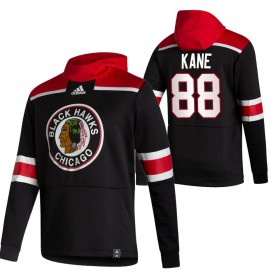 Chicago Blackhawks Patrick Kane 88 2020-21 Reverse Retro Hoodie Sawyer - Mannen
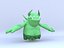 monster cartoon green obj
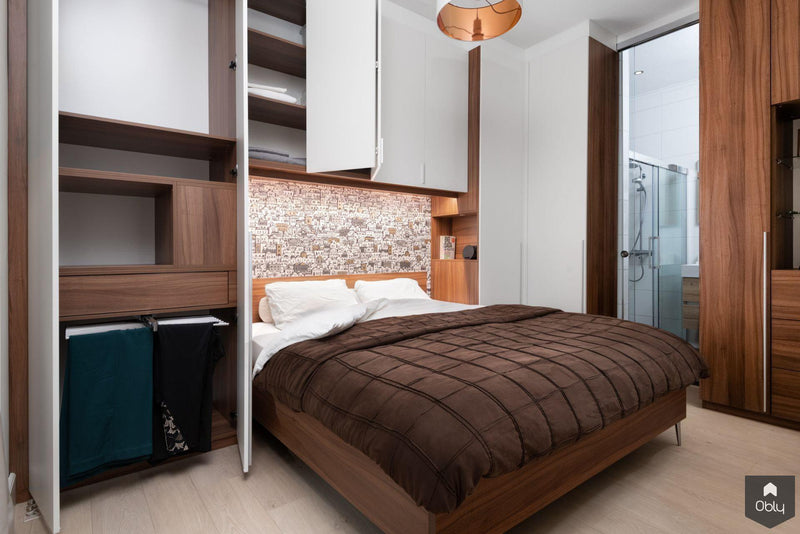 Warme maatwerk slaapkamer van notenhout-De Suite-alle,Slaapkamer-OBLY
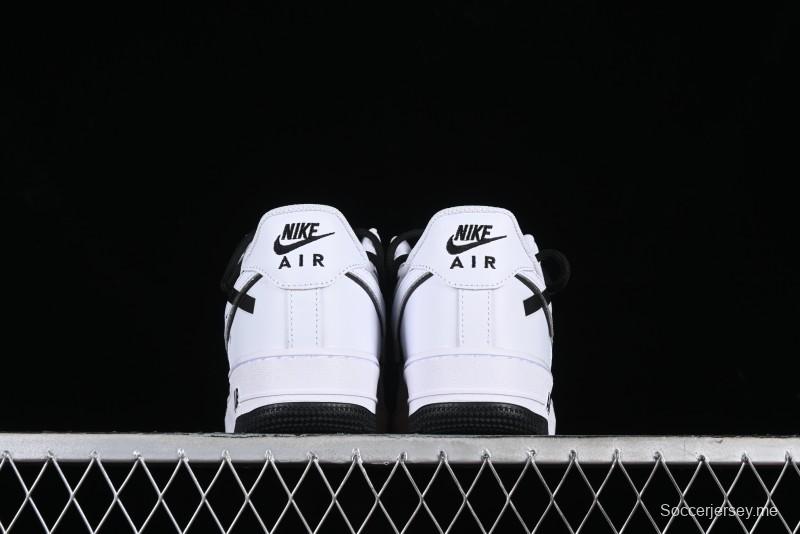 Nike Air Force 1 '07 Low Anime Theme Custom Swoosh Strap Low-Top Casual Sneakers - ZH0316-026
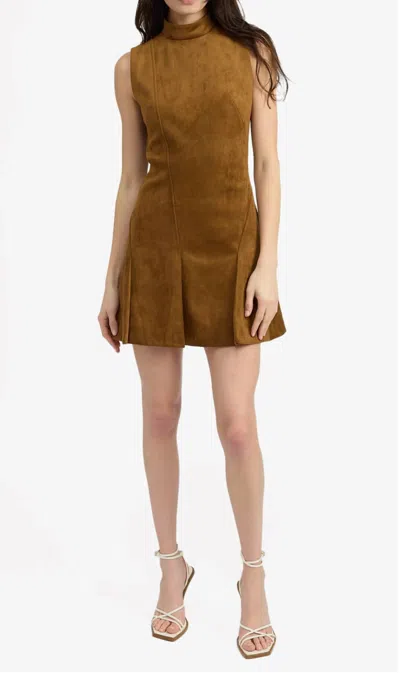 En Saison Logan Sleeveless Minidress In Brown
++++++++++
Present all of the rows above as a Markdown table with two columns, "Row number" and "Text", omitting any blank lines and leaving the pictures out of the answer.

| Row number | Text |
|---|---|
| 1 |  Chicago Blackhawks Patrick Kane 88 2020-21 Reverse Retro Hoodie Sawyer - Mannen |
| 2 |  monster cartoon green obj |
| 3 |  Warme maatwerk slaapkamer van notenhout-De Suite-alle,Slaapkamer-OBLY |
| 4 |  Nike Air Force 1 '07 Low Anime Theme Custom Swoosh Strap Low-Top Casual Sneakers - ZH0316-026 |
| 5 |  En Saison Logan Sleeveless Minidress In Brown |